Texas A&M University architecture professor Frederic Parke wants to take computer users places they’ve never been before — without leaving campus.
Parke, coordinator of the College of Architecture’s graduate visualization program, is developing immersive visualization systems that use off-the-shelf hardware and open-source Linux-based software.
While conventional visualization uses workstation displays to provide “windows” into virtual environments, immersive visualization provides the sense of being within — of experiencing a virtual environment. In spatially immersive systems, the viewer is surrounded by projected images in a presentation space similar to a small room.
“These systems combine a unique physical display surface with specialized software to enable immersion within a visual representation of any environment of interest,” Parke says.
Grants fund several prototypes
Parke began his research with a small seed-money grant from the College of Architecture. This conceptual study lead to a Telecommunications and Informatics Task Force (TITF) Grant funded through the university’s Office of the Vice President for Research to develop several prototype implementations. Success with these prototypes brought a three-year grant from the National Science Foundation, under its program for major infrastructure research, to develop two operational systems.
Parke’s research centers on developing high quality, lower cost spatial immersive display systems using high performance, relatively inexpensive, off-the-shelf commodity components. Like all immersive systems, his include three major elements: graphic computers, display surfaces and viewer tracking and interaction elements. Unlike most, however, his include high-performance commodity graphics processors in each computer node, thus distributing the visual computing chores throughout the system.

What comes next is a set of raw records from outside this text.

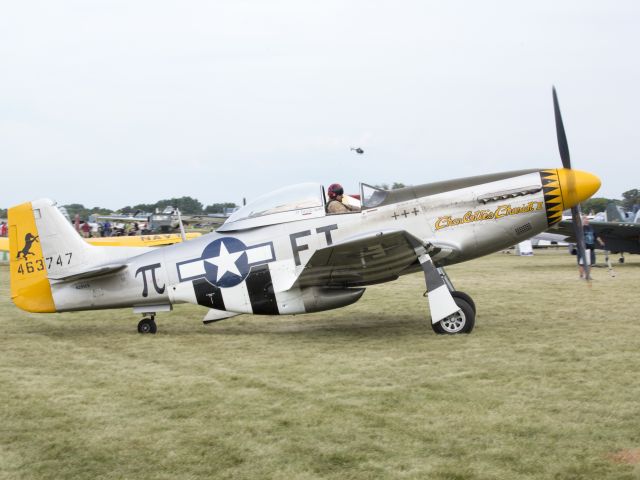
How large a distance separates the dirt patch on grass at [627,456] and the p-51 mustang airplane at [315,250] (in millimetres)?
4454

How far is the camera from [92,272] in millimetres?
8977

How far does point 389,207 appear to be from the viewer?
8781 millimetres

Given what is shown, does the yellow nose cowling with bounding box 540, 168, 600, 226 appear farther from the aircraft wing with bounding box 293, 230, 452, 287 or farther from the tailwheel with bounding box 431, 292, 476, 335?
the tailwheel with bounding box 431, 292, 476, 335

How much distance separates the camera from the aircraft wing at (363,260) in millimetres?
8086

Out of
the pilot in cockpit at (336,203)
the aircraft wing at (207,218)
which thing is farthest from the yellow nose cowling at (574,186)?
the aircraft wing at (207,218)

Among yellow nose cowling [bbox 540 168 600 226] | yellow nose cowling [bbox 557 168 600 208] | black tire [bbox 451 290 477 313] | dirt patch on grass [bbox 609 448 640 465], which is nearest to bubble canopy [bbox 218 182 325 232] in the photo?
black tire [bbox 451 290 477 313]

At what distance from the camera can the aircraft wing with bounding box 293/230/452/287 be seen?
8086 millimetres

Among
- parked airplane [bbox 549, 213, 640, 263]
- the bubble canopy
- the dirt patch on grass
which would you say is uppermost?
the bubble canopy

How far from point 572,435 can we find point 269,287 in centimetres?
512

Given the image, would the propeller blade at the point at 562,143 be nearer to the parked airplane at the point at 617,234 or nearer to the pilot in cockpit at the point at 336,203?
the pilot in cockpit at the point at 336,203

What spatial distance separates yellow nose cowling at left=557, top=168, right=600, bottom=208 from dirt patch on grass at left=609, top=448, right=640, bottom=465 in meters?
5.21

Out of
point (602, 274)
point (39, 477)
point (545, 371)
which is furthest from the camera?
point (602, 274)

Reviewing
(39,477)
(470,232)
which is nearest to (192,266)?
(470,232)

Parke’s systems are based on image displays formed from a number of planar polygon surfaces. These surfaces are based on the deltoidal icositetrahedron, a 24-sided figure with equal-sized faces that look somewhat like portions of very large angular soccer balls. He has developed a series of three operational prototypes, one of which is ready for use by the entire university community.

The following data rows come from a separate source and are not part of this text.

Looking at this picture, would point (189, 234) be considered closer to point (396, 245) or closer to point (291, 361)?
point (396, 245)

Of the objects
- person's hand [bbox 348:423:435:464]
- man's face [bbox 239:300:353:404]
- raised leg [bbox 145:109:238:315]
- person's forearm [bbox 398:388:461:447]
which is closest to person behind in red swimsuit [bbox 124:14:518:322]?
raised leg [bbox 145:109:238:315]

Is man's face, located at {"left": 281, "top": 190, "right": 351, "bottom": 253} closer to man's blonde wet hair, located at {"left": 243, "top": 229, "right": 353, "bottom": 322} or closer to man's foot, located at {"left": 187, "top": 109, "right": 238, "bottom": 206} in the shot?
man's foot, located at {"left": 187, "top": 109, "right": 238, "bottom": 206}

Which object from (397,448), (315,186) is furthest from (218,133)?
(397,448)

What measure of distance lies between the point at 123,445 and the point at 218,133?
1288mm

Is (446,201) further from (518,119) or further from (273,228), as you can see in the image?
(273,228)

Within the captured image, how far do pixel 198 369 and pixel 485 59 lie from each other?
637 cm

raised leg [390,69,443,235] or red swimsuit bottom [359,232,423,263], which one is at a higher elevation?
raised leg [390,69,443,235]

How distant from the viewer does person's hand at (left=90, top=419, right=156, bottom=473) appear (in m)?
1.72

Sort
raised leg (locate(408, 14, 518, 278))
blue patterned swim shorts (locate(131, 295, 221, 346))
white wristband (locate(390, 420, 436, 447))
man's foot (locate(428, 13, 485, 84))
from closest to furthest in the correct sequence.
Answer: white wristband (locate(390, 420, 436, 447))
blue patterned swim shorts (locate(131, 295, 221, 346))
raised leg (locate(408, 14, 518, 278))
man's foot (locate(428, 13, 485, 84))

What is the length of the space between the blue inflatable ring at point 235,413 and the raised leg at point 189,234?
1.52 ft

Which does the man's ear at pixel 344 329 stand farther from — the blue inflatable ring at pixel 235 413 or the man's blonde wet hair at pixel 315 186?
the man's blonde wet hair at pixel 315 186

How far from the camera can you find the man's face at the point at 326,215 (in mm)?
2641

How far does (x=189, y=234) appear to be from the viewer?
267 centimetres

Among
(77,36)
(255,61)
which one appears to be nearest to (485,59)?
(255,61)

Prototypes used for designing university facilities, visualizing historic sites
These prototypes have already been put to practical use in helping to design the College of Architecture’s “Architecture Ranch,” a workshop and outdoor space built on16 acres at Texas A&M’s Riverside Campus on Highway 47 and used by the college to develop innovative projects, programs and activities.

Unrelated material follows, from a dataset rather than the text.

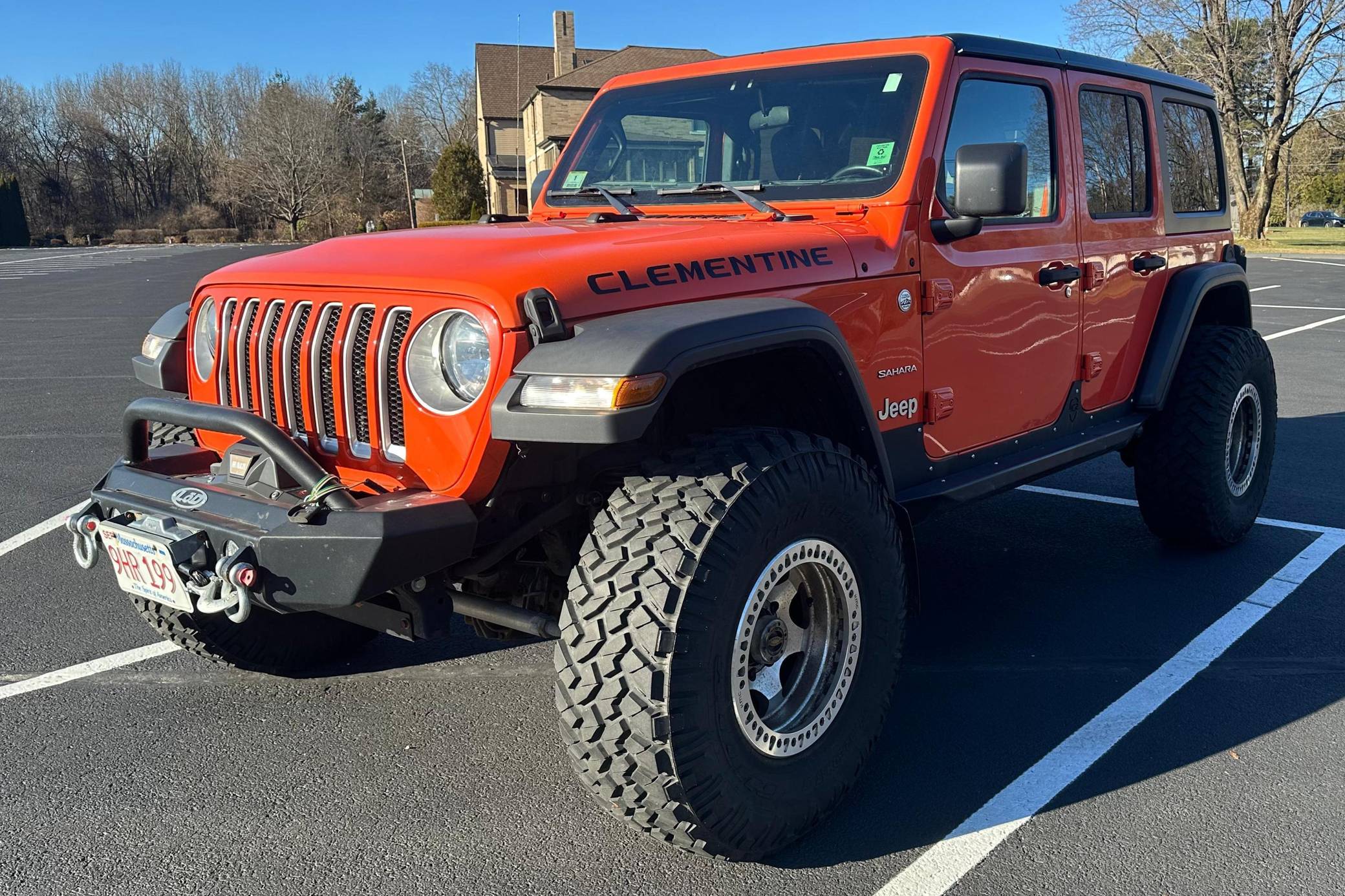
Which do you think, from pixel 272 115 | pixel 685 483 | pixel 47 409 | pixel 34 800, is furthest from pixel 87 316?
pixel 272 115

“During an all-day meeting, several design teams created a range of development concepts for the ranch,” Parke says. “Design sketches, combined with aerial photographs and survey data, were used as the basis for two three-dimensional virtual site models, one of the as-is undeveloped site and the other of the site as envisioned by one design team. Using the immersive system, a person can interactively move through either the developed or the undeveloped site and experience it from any location and point of view.
“We are working on additional system applications, including healthcare facilities design, construction planning visualization and the visualization of inaccessible historic sites, showing both their past and current configurations.”
Parke, along with graduate student Kevin Singleton, is working with the college’s Center for Heritage Conservation to develop a 3-D representation of a Native American historical cliff dwelling in Arizona.
“Professors David Woodcock and Bob Warden of the center have provided high-quality drawings, survey data and photographs of the site, known as Montezuma Castle A,” Parke says. “We hope to be able to provide them with a realistic immersive visualization. This project may be of interest to other parks departments, since many such sites have been closed to the general public. People may again be able to explore these places via virtual reality.”
Parke is also working with nautical archeology Professor Filipe Castro and graduate student Audrey Wells to develop similar immersive visualizations of a 17th century shipwreck off the coast of Portugal.
Falling costs for such immersive systems may facilitate more widespread adoption
“High costs and limited access have inhibited the integration of immersive visualization into routine workflow,” Parke says. “But now that cost barriers are falling, we need to develop much better software support and workflow integration to promote more widespread adoption of what we hope will be more robust and more accessible systems.”
He envisions eventually developing modular components that can be used to create immersive systems by literally bolting together mass-produced units, each containing the needed structural frames, computers and screens.
“Specific challenges of immersive systems include the need for large spaces, usually with high ceilings to accommodate the display surfaces and placement of projectors,” he notes. “Fully immersive systems usually require suspension of the system above the actual floor so that projections can reach lower display surfaces.”
In addition to extending immersive visualization technology, Parke’s research goals concern the effectiveness of the immersive experiences provided by these systems.
“Do these systems empower the participant by affording new insights and deeper understandings, as well as generally facilitating system performance?” Parke asks. “We intend to measure the cognitive, emotional and physiological processes that occur during and after experiences in immersive environments.
“Our current funding from NSF has two main objectives — to implement two full scale operational immersive visualization systems for use by the university community and to make the results of our development activities broadly available so that others can easily replicate these systems and make use of the software we develop.” One goal is to provide a design template for effective, lower cost immersive visualization systems that others can use as the basis for implementing their own systems.